Le samedi 1er août dernier, un groupuscule d’individus se réclamant de l’association «Les sentinelles du peuple» ont paradé certains grands artères de la capitale. Armés d’armes blanches, ces derniers clamaient empêcher toute sorte de violence qui découleraient de la manifestation à laquelle à appelé la Dynamique Mgr Kpodzro. Un acte qui ramène une fois encore la question du vivre ensemble et de la paix sociale au Togo.
La République des hors la loi…
Chasser le naturel, il revient au galop. A l’une de leur descente violente sur le terrain, à Adewi en 2018, l’ancien ministre Christophe Tchaou avait vite fait de prendre leur défense. «Ce sont nos jeunes. Ils se sont constitués en cellules de veille pour défendre leur quartier», disait-il en substance. La suite, on la connait. Coupe-coupes, haches, cordelettes…une violence inouïe avait été orchestrée impunément sur les populations. Mais avant, en pleine crise sociopolitique de 2017, ces hors la loi, ont agi de façon plus organisée et structurée. «Il s’agit des groupe s d’autodéfense», dira pour sa part, le Chef de l’Etat, dans une interview fleuve accordée à Jeune Afrique. Bienvenue donc dans la République des hors la loi !
§
PETITE TÂCHE A: Réécrivez le passage du texte sur le Togo qui commence aux mots "La République des hors la loi…" et s'arrête après "hors la loi !", en remplaçant "populations" par "habitants".
§
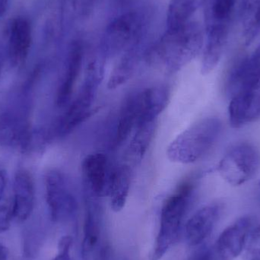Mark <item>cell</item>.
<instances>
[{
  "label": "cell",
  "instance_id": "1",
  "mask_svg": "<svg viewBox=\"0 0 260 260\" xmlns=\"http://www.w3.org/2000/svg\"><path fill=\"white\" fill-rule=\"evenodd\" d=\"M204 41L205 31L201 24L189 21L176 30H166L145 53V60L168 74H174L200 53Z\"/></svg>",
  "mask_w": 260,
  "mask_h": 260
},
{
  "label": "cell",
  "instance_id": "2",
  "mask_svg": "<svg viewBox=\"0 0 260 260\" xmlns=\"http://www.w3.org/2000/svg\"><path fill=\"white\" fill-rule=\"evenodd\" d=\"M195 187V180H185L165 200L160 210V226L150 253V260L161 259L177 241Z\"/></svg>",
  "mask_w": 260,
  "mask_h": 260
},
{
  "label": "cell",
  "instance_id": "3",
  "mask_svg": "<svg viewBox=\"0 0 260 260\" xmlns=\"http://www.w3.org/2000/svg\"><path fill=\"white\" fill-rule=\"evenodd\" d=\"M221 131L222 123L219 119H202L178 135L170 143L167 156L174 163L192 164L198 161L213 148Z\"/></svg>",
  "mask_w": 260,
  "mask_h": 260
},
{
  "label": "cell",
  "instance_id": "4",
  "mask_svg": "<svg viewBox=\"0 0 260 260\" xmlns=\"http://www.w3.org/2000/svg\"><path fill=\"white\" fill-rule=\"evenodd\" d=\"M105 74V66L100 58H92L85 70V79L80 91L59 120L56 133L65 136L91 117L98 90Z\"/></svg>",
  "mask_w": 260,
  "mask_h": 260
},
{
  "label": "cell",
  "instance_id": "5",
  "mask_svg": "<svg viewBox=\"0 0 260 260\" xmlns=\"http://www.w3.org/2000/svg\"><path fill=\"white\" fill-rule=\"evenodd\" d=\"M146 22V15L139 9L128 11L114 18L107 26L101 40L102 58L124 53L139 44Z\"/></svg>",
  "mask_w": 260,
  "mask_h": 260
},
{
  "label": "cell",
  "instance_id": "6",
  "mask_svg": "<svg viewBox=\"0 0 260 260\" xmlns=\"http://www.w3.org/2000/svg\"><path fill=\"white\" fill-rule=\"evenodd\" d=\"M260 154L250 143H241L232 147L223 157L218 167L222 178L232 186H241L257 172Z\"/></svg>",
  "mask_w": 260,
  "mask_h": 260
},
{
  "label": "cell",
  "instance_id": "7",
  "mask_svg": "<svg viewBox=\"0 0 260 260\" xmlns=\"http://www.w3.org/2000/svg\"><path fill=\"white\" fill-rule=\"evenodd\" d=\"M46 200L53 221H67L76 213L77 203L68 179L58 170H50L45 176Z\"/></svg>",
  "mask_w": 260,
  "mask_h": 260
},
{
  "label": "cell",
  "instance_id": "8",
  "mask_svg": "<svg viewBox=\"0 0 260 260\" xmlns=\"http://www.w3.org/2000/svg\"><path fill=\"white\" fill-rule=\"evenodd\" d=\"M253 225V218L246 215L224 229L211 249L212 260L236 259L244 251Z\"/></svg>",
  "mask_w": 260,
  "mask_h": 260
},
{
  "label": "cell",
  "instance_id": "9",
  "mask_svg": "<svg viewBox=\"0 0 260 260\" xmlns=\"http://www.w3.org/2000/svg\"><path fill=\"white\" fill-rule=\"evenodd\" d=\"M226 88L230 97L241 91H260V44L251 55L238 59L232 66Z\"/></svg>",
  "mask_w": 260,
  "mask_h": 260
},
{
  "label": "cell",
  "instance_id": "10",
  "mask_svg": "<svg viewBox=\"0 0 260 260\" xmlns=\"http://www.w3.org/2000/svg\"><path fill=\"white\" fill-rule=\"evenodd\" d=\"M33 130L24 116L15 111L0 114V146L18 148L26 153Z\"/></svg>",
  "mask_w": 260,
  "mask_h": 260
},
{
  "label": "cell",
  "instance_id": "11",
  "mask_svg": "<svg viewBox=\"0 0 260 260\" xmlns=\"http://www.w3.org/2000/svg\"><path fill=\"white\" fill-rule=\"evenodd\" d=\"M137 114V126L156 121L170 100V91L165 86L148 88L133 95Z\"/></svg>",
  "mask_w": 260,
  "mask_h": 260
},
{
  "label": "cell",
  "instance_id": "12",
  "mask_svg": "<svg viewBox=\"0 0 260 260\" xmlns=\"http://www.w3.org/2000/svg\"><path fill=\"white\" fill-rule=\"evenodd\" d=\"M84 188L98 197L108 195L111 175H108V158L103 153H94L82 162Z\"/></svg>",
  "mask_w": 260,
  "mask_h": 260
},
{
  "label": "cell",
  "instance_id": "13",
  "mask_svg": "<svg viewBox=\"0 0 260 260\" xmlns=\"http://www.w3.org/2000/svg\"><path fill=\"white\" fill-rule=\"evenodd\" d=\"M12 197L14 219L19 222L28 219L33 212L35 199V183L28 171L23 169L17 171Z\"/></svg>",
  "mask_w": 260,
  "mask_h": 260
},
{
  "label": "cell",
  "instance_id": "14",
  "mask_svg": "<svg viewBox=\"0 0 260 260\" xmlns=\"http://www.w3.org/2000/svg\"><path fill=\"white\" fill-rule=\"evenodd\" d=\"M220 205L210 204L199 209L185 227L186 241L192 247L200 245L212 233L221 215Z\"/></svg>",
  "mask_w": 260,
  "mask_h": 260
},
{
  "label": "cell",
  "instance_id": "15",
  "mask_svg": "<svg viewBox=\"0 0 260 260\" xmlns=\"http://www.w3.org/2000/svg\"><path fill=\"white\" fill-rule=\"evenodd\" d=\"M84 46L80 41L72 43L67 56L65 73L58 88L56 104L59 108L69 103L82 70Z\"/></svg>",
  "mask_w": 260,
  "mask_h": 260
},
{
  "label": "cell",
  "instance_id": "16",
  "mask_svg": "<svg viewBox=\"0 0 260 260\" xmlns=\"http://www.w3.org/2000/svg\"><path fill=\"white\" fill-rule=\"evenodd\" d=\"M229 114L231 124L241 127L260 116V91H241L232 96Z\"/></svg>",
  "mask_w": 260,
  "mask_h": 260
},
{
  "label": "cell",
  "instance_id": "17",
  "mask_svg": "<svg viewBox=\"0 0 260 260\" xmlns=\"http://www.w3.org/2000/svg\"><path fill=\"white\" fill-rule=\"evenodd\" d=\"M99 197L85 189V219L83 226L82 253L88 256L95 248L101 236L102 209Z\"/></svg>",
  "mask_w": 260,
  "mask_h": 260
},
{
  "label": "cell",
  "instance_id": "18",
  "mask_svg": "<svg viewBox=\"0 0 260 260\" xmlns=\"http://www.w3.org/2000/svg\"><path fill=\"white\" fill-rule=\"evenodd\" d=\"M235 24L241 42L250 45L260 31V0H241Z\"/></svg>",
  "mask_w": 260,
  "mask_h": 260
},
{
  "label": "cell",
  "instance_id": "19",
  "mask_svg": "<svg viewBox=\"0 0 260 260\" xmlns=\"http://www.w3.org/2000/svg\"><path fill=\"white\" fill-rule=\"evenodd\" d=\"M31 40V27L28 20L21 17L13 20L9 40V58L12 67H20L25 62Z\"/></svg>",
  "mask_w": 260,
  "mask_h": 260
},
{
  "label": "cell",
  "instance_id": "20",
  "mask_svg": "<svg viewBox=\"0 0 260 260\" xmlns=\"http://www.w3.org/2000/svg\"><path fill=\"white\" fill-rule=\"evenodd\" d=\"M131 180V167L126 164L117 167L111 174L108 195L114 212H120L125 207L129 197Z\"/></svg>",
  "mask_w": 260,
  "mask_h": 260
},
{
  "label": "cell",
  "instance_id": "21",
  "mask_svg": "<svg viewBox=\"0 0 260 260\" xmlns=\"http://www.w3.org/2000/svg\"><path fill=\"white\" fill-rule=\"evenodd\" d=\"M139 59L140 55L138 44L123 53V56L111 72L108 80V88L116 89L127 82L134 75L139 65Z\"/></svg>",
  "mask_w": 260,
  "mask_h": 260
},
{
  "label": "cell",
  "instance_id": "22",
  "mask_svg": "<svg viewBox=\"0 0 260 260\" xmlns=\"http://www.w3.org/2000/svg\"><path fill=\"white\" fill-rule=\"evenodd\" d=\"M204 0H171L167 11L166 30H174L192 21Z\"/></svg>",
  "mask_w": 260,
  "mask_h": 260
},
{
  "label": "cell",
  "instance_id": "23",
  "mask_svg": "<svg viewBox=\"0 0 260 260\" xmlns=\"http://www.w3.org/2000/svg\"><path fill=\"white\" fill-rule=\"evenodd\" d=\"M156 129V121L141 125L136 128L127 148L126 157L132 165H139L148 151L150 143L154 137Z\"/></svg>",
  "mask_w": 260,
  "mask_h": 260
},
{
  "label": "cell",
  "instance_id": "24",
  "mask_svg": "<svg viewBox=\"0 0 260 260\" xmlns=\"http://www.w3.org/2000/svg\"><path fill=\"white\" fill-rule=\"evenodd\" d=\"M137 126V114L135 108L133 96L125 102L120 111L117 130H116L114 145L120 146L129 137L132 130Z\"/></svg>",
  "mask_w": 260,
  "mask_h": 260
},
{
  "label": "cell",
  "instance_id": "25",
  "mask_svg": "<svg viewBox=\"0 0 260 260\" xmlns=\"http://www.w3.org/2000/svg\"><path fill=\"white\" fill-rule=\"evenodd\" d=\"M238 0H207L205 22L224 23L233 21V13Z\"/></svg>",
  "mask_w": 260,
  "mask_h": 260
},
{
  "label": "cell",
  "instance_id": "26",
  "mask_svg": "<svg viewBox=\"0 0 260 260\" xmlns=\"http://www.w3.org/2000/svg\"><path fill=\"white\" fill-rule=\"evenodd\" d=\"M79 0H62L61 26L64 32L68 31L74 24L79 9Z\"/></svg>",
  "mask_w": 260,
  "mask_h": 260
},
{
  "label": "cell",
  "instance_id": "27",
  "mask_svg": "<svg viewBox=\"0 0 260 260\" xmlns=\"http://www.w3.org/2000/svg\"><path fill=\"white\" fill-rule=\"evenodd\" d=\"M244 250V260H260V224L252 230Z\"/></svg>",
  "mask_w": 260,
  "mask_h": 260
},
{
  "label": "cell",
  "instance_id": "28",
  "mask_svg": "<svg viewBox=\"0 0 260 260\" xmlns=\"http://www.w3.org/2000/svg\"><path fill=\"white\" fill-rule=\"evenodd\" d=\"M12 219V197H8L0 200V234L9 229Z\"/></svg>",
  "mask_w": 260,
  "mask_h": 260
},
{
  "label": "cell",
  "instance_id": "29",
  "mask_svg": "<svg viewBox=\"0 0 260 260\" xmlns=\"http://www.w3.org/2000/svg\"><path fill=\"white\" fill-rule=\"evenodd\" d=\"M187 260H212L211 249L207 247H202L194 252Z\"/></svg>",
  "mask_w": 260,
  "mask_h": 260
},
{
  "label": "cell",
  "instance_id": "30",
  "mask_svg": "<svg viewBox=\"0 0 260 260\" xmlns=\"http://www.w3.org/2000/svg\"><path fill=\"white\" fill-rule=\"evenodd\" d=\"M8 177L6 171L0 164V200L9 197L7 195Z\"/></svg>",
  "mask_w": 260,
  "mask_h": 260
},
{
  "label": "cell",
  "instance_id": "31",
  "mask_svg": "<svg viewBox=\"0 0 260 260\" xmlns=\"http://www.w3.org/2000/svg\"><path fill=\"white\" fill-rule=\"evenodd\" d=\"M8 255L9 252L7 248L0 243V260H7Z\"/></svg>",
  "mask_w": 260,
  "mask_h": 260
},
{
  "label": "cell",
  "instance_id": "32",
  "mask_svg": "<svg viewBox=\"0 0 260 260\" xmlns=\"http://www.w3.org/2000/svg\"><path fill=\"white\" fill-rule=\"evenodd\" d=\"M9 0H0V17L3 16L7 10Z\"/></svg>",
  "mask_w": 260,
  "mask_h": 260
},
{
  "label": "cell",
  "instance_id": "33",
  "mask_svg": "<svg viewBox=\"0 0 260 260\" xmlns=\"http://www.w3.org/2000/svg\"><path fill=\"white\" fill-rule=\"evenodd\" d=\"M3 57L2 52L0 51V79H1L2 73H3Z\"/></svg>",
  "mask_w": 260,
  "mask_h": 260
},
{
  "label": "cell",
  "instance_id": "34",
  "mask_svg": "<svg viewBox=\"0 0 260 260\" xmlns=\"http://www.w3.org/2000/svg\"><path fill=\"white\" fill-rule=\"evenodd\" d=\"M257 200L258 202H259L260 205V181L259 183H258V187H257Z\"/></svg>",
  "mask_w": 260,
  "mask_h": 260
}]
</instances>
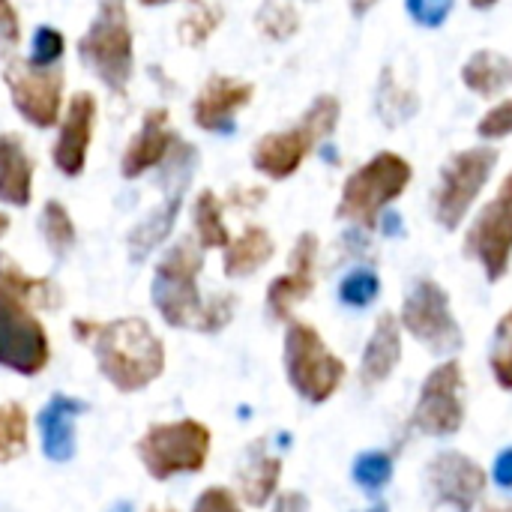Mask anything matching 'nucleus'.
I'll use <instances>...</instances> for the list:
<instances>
§
PETITE TÂCHE B: Relevez toutes les lignes de la liste où figure la chaîne "instances", en tenant compte des majuscules et minuscules.

SOLUTION PROPOSÉE A:
La République des hors la loi…
Chasser le naturel, il revient au galop. A l’une de leur descente violente sur le terrain, à Adewi en 2018, l’ancien ministre Christophe Tchaou avait vite fait de prendre leur défense. «Ce sont nos jeunes. Ils se sont constitués en cellules de veille pour défendre leur quartier», disait-il en substance. La suite, on la connait. Coupe-coupes, haches, cordelettes…une violence inouïe avait été orchestrée impunément sur les habitants. Mais avant, en pleine crise sociopolitique de 2017, ces hors la loi, ont agi de façon plus organisée et structurée. «Il s’agit des groupe s d’autodéfense», dira pour sa part, le Chef de l’Etat, dans une interview fleuve accordée à Jeune Afrique. Bienvenue donc dans la République des hors la loi !

SOLUTION PROPOSÉE B:
<instances>
</instances>
I'll use <instances>...</instances> for the list:
<instances>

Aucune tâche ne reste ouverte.